◆ Written request:
Extract every line of the records below and reproduce each one verbatim, changing nothing.

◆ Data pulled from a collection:
###
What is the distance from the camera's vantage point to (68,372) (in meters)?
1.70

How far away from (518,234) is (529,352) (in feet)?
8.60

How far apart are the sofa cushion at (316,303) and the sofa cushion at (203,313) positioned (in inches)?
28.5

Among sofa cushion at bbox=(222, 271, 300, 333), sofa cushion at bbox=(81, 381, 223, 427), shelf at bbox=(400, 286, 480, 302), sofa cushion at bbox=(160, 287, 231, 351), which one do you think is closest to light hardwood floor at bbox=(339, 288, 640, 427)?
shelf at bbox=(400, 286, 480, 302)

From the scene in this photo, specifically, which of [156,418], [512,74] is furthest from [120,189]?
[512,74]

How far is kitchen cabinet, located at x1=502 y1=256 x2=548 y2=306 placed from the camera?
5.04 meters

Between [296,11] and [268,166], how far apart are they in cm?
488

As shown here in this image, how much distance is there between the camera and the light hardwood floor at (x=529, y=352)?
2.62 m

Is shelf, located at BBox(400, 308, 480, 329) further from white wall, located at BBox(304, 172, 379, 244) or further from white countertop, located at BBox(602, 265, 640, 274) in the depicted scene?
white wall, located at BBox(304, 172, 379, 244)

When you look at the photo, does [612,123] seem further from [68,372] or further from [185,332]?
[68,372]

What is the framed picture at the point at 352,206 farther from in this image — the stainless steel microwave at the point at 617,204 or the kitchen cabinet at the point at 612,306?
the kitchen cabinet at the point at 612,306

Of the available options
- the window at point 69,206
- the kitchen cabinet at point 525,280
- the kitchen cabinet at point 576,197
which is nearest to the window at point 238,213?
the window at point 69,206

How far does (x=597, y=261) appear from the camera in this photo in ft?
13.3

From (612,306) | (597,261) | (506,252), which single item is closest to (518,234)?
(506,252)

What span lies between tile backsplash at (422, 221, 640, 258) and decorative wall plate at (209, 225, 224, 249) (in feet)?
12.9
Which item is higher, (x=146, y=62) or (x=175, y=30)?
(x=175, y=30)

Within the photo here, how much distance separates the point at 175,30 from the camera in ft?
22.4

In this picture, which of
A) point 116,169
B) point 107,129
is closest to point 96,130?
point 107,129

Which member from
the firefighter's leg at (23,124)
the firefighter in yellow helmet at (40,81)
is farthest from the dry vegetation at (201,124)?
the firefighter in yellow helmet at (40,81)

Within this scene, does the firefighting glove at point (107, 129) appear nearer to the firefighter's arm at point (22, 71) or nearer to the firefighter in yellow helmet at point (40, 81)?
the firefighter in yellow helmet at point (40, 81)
###
◆ Output of the task:
What is the distance from the camera's vantage point to (68,372) (in meters)?
1.70

How far away from (518,234) is (529,352) (in feet)?
8.60

How far apart are the sofa cushion at (316,303) and the sofa cushion at (203,313) positioned (in inches)?
28.5

Among sofa cushion at bbox=(222, 271, 300, 333), sofa cushion at bbox=(81, 381, 223, 427), shelf at bbox=(400, 286, 480, 302), sofa cushion at bbox=(160, 287, 231, 351), which one do you think is closest to light hardwood floor at bbox=(339, 288, 640, 427)?
shelf at bbox=(400, 286, 480, 302)

From the scene in this photo, specifically, which of [156,418], [512,74] is furthest from [120,189]?
[512,74]

How far is kitchen cabinet, located at x1=502 y1=256 x2=548 y2=306 placed from the camera?
5.04 meters

Between [296,11] and [268,166], how far apart are they in cm?
488

As shown here in this image, how much distance is there between the camera and the light hardwood floor at (x=529, y=352)?
2.62 m

Is shelf, located at BBox(400, 308, 480, 329) further from white wall, located at BBox(304, 172, 379, 244) or further from white countertop, located at BBox(602, 265, 640, 274) in the depicted scene?
white wall, located at BBox(304, 172, 379, 244)

When you look at the photo, does [612,123] seem further from [68,372] or further from [185,332]?
[68,372]

What is the framed picture at the point at 352,206 farther from in this image — the stainless steel microwave at the point at 617,204 or the kitchen cabinet at the point at 612,306?
the kitchen cabinet at the point at 612,306

Of the available options
- the window at point 69,206
- the kitchen cabinet at point 525,280
- the kitchen cabinet at point 576,197
which is nearest to the window at point 238,213?
the window at point 69,206

How far does (x=597, y=261) appear from the camera in this photo in ft?
13.3

From (612,306) | (597,261) | (506,252), which single item is closest to (518,234)?
(506,252)

What span lies between tile backsplash at (422, 221, 640, 258) and decorative wall plate at (209, 225, 224, 249) (in feet)?
12.9
Which item is higher, (x=146, y=62) or (x=175, y=30)?
(x=175, y=30)

Within the photo here, how much distance separates the point at 175,30 from the camera in ft?
22.4

In this picture, which of
A) point 116,169
B) point 107,129
is closest to point 96,130?
point 107,129

Which member from
the firefighter's leg at (23,124)
the firefighter in yellow helmet at (40,81)
is farthest from the dry vegetation at (201,124)?
the firefighter in yellow helmet at (40,81)

Within this scene, does the firefighting glove at point (107, 129) appear nearer to the firefighter's arm at point (22, 71) or nearer to the firefighter in yellow helmet at point (40, 81)?
the firefighter in yellow helmet at point (40, 81)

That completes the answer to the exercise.